Il codice verrà quindi scansionato, ad esempio da chi controlla l’ingresso di un locale, e in caso di semaforo verde consentirà di accedere in una discoteca piuttosto che in un hotel. 

L’APP
L’intuizione è giusta. Tuttavia, quella del foglio di carta potrebbe non essere una buona idea. In Israele è già accaduto che le autorità siano state costrette a fare un passo indietro perché la falsificabilità del documento era alta e la rintracciabilità del soggetto incosciente invece molto bassa. È infatti quasi impossibile stabilire con certezza chi abbia contagiato chi in un ambiente in cui ci sono 500 o mille persone. Ed è per questo, per la sicurezza di tutti, che digitalizzare la pratica, riconducendo il tutto ad una app per smartphone sarebbe più indicato. Anche in questo caso però, la questione non è semplice. Intanto c’è da capire chi potrebbe rilasciare il pass (si presume tutte le strutture che fanno tamponi), e metterle in connessione tra loro per creare un database con le informazioni relative al lasciapassare. La creazione stessa di un archivio di informazioni però, accenderebbe sulla vicenda il faro del Garante per la privacy che pretenderà rassicurazione sull’anonimato di tutti gli utenti, aprendo interrogativi quantomeno interessanti (cosa succederebbe ad esempio con i minorenni?).

IL RITORNO DI IMMUNI
Paradossalmente l’aspetto più semplice potrebbe essere quello di creare questa app per smartphone. Il pass potrebbe infatti segnare il grande ritorno dell’app Immuni («Potrebbe avere un’utilità futura in ottica di passaporto vaccinale» ha detto il neoministro per l’innovazione tecnologica e la transizione digitale Vittorio Colao in un’audizione alla Camera di qualche giorno fa) oppure essere implementato sull’AppIo, l’applicazione con cui si sta cercando di digitalizzare la pubblica amministrazione.

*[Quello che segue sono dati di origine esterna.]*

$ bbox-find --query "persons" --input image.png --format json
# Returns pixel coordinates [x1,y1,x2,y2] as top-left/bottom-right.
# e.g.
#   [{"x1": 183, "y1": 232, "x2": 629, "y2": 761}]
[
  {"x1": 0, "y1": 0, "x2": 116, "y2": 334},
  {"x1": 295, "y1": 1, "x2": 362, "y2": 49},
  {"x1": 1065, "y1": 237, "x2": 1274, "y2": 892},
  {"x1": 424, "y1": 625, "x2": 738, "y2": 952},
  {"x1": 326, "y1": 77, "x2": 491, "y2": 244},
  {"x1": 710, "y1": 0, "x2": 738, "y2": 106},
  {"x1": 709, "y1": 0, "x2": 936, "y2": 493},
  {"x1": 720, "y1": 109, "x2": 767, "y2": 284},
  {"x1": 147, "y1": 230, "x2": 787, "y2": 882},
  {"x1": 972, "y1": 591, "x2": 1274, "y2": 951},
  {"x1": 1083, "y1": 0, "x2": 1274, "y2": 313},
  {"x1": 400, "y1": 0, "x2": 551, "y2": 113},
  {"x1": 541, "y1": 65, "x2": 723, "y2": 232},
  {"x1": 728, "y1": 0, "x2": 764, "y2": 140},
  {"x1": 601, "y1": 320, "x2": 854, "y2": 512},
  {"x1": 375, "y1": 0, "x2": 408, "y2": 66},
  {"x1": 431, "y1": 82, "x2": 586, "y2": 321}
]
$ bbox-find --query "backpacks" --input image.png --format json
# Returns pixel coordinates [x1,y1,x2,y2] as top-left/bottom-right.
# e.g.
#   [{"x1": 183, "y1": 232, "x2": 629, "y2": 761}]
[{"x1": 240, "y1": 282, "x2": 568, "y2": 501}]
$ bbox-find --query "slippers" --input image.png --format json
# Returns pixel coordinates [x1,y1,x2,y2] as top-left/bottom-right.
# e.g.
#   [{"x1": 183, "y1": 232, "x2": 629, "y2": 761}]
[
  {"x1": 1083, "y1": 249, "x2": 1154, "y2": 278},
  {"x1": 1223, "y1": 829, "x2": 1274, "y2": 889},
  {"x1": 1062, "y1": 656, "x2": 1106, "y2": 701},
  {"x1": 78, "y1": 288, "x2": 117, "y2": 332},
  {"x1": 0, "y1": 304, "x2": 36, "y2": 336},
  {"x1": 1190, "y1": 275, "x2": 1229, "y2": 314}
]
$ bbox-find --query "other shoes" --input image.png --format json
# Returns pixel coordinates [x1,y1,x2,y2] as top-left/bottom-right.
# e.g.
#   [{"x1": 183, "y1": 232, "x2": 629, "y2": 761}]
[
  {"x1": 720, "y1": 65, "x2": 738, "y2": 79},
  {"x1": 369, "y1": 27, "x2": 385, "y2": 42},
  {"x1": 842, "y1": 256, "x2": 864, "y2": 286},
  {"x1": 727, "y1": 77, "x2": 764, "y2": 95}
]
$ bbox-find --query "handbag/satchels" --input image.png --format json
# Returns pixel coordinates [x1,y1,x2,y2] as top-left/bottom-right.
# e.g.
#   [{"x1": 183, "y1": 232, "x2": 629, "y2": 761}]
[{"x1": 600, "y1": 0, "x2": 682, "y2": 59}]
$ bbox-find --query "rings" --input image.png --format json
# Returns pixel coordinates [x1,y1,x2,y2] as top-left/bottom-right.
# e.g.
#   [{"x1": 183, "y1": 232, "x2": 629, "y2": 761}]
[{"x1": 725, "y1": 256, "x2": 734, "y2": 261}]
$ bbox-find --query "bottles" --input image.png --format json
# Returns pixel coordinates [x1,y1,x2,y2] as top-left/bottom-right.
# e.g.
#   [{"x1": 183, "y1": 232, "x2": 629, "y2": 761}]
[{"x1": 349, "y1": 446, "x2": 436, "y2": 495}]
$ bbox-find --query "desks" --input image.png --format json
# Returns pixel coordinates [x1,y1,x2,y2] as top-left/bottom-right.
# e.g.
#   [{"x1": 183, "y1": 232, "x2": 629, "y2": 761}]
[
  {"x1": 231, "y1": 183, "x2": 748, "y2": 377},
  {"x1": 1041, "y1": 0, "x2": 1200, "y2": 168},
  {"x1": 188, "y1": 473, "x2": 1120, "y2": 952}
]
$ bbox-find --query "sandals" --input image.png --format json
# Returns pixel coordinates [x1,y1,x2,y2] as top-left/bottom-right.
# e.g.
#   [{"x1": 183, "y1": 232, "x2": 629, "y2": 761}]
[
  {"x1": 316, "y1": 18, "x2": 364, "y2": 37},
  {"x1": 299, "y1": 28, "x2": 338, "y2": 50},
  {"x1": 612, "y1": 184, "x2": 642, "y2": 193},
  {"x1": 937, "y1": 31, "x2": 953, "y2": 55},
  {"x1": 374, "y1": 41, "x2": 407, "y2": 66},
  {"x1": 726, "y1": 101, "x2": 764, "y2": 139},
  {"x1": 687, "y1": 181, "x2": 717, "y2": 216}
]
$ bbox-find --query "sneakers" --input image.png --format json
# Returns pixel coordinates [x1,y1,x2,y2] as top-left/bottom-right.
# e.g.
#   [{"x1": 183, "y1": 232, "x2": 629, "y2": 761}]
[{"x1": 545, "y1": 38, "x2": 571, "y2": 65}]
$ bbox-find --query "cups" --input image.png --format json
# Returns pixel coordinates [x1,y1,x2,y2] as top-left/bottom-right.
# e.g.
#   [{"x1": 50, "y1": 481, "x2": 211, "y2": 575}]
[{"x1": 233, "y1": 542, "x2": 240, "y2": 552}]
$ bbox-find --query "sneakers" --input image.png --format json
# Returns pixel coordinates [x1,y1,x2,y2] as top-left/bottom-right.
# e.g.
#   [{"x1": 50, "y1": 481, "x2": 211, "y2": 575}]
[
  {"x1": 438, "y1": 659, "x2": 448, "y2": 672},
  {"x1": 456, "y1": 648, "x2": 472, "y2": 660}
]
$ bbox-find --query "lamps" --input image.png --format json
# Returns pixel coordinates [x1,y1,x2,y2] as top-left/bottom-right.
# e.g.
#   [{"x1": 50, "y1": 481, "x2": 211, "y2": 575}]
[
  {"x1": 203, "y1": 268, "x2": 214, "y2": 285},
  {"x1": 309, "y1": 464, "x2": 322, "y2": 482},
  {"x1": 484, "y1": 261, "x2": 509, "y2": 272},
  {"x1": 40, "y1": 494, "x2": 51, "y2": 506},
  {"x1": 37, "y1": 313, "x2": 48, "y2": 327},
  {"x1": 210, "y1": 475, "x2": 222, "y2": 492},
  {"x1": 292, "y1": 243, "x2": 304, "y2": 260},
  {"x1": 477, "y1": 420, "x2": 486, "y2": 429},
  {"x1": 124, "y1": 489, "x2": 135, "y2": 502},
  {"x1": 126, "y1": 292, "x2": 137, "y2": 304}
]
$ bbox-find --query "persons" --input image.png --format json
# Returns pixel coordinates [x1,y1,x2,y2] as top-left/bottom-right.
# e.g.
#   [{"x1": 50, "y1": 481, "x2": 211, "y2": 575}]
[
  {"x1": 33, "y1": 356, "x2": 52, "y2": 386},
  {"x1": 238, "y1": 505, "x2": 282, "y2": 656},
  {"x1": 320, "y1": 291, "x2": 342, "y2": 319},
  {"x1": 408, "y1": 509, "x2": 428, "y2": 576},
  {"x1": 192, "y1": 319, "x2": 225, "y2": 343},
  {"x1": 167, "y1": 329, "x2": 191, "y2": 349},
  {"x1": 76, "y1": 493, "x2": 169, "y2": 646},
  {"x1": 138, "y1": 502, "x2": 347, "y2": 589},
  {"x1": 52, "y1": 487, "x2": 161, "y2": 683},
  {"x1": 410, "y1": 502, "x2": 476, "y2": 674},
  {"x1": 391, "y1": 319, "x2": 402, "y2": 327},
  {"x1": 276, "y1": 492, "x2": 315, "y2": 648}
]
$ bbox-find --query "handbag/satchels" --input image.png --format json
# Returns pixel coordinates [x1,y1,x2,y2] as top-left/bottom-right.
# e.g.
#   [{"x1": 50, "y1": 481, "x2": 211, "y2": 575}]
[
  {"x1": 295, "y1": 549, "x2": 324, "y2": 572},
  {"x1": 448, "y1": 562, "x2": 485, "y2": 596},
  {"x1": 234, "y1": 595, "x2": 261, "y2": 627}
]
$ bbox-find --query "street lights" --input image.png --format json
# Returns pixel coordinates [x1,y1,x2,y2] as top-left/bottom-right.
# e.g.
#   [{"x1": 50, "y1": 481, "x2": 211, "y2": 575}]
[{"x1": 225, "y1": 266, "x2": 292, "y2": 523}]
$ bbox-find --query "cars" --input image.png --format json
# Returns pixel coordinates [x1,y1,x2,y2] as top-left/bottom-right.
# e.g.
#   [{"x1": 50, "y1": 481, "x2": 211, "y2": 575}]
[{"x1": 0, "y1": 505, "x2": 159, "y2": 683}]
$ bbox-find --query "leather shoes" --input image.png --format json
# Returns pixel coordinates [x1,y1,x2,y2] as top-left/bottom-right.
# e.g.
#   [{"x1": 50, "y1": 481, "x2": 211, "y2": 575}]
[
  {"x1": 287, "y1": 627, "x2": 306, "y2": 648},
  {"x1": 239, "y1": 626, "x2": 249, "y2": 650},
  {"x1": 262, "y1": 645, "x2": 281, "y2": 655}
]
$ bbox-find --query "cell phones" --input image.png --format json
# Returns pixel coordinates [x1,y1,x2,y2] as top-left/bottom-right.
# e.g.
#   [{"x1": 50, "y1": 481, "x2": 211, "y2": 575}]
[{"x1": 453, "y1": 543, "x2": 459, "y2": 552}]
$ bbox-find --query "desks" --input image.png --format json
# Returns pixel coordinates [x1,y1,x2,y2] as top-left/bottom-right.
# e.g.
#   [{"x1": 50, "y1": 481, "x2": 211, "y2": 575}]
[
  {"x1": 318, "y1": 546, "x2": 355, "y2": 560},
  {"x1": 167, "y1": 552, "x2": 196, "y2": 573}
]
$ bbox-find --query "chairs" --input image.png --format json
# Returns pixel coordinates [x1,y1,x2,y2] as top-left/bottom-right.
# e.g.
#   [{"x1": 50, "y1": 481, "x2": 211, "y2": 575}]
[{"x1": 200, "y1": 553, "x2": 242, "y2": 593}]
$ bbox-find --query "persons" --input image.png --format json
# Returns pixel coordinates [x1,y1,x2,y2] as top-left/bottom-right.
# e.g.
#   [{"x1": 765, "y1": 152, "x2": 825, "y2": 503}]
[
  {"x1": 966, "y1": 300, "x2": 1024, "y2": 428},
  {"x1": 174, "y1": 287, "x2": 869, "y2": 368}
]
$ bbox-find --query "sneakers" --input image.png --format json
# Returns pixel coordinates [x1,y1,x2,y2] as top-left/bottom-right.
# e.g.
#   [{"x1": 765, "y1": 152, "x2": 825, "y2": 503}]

In realtà non è tramontata neppure la strada alternativa di una terza app. Anzi, al tavolo interministeriale sulla digitalizzazione presieduto proprio da Colao dovrebbero presto sedere alcuni colossi italiani che hanno strutture e competenze adeguate per poterla sviluppare: Tim, Leonardo, Eni e Poste Italiane (replicando lo schema che ha consentito a quest’ultima di fornire la piattaforma per le vaccinazioni oggi usata in 7 regioni). All’estate però, non manca poi così tanto.